King often traveled with his brother, and was in Memphis on April 4, 1968, when his brother was shot. King was in the room directly beneath Martin's at the Lorraine Hotel when the gun blast went off, and when King saw his brother lying mortally wounded, King had to be restrained by others due to the shock and overwhelming emotion that he was experiencing.

==Later life ==
For the last part of his life, King suffered from alcoholism and depression. In 1965, he moved to Louisville, Kentucky, where he became pastor at Zion Baptist Church. While there, King continued to fight for civil rights and was successful in a 1968 campaign for an open housing ordinance, which is today a component of the Fair Housing Act of 1968. After his brother's assassination in April 1968, there was speculation that King might become the president of the Southern Christian Leadership Conference (SCLC). However, King made no effort to assume his deceased brother's role, although he did continue to be active in the Poor People's Campaign and in other work on behalf of SCLC.

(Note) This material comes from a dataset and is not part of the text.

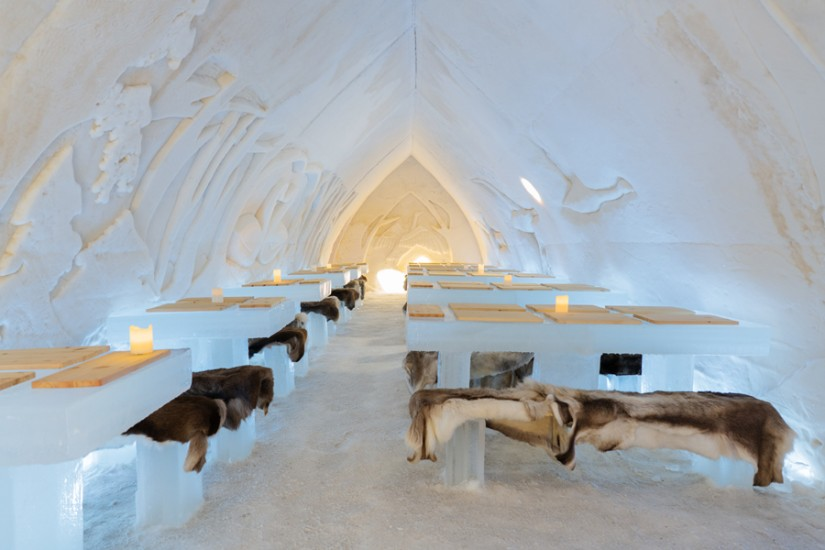Artic SnowHotel & Glass Igloos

After Martin's death, King returned to Ebenezer Baptist Church, where, in September 1968, he was installed as co-pastor. King was praised by his father as "an able preacher, a concerned, loving pastor".

==Death==
On July 21, 1969, nine days before his 39th birthday, King was found dead in the swimming pool at his home. The cause of his death was listed as an accidental drowning. However, it is likely that the stress of his brother's high-profile activist work and the trauma of his assassination exacerbated King's heart problems (a rumor disclaimed by his wife Naomi Ruth Barber King), of which there was a family history: three of A.D.'s children later died of heart attacks—Alfred Jr. at age 34 in 1986, Darlene at age 20 in 1976, and Vernon at age 49 in 2009; his father, Martin Sr., also died of a heart attack in 1984; his niece, Yolanda King, died of a chronic heart condition at age 51 in 2007.

King's father said in his autobiography, "Alveda had been up the night before, she said, talking with her father and watching a television movie with him. He'd seemed unusually quiet...and not very interested in the film. But he had wanted to stay up and Alveda left him sitting in an easy chair, staring at the TV, when she went off to bed... I had questions about A.D.'s death and I still have them now. He was a good swimmer. Why did he drown? I don't know – I don't know that we will ever know what happened." King's widow, Naomi, said, "There is no doubt in my mind that the system killed my husband. My Boaz was murdered."